Dernier paramètre, le financement du reliquat : sur le cas type à Mello, le reste à charge d'un ménage très modeste ressort à 6 000 € après aide ANAH et prise en charge de l'accompagnement. Étalé sur quinze ans en éco-prêt à taux zéro, cela représente de l'ordre de 35 € par mois, à comparer aux 1 700 € d'économie annuelle attendue sur la facture d'énergie.
Ce que ces chiffres disent du potentiel : 366 diagnostics publiés pour 1 000 résidences principales, de l'ordre de 183 maisons individuelles, un bassin de travaux structuré autour de CC Thelloise. Ce volume ne préjuge d'aucune éligibilité individuelle : il indique seulement où se concentrent, à Mello, les situations où le scénario décrit sur cette page a le plus de chances d'être pertinent.
À la réception à Mello, le document déterminant est le constat de décence après travaux. Il conditionne le versement du solde de l'aide, dont le montant maximal atteint 32 000 € pour un ménage très modeste et 18 000 € pour un ménage intermédiaire sur l'assiette de 40 000 € HT.

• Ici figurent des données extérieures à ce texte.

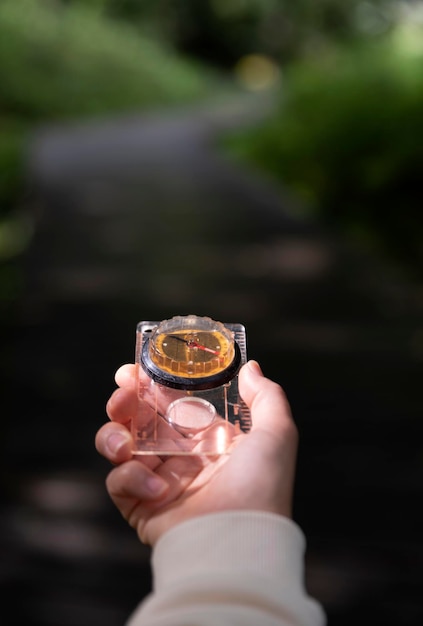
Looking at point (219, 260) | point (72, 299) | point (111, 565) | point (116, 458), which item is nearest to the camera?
point (116, 458)

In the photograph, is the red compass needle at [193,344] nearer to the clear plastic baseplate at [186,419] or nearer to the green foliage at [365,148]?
the clear plastic baseplate at [186,419]

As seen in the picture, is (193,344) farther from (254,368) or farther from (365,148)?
(365,148)

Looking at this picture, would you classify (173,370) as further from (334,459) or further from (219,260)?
(219,260)

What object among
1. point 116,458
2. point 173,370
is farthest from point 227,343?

À l'échelle intercommunale, à Mello relève de CC Thelloise. Les permanences France Rénov' de ce périmètre instruisent les demandes portant sur la remise à niveau d'un logement mis en location et recensent les aides locales cumulables, qui viennent en déduction du reste à charge calculé plus haut.
Deux classes ou trois, la différence est d'abord financière : 30 000 € HT contre 40 000 € HT d'assiette à Mello. Le logement loué pesant environ 2 914 500 €, il reste à comparer le coût du lot supplémentaire au gain d'aide obtenu en franchissant le palier.
Pourquoi la même solution ne se classe pas au même rang partout : à Mello relève de la zone H1a, dont la base conventionnelle atteint 250 kWh/m²/an. Le temps de retour de la remise à niveau d'un logement mis en location s'en trouve mécaniquement raccourci par rapport aux zones plus douces.
La part de propriétaires occupants — 67 % à Mello — dessine le volume de projets réellement engageables à court terme sur la remise à niveau d'un logement mis en location, soit environ 163 logements. Le reste du parc suppose un montage locatif, avec ses propres conditions d'éligibilité.
Coût complet plutôt que prix d'achat : 2 914 500 € pour la remise à niveau d'un logement mis en location à Mello, soit 145 725 € par an sur une durée d'usage de vingt ans, sous réserve que les critères de décence et un engagement de loyer maîtrisé soit tenu dans la durée. C'est cette valeur annualisée qui se compare à l'économie d'énergie.
Combien d'occupants, quels besoins : avec 2.47 personne(s) par résidence principale à Mello, les besoins d'eau chaude et de renouvellement d'air se déduisent directement. C'est sur cette base, et sur 115 m², que la remise à niveau d'un logement mis en location doit être dimensionné.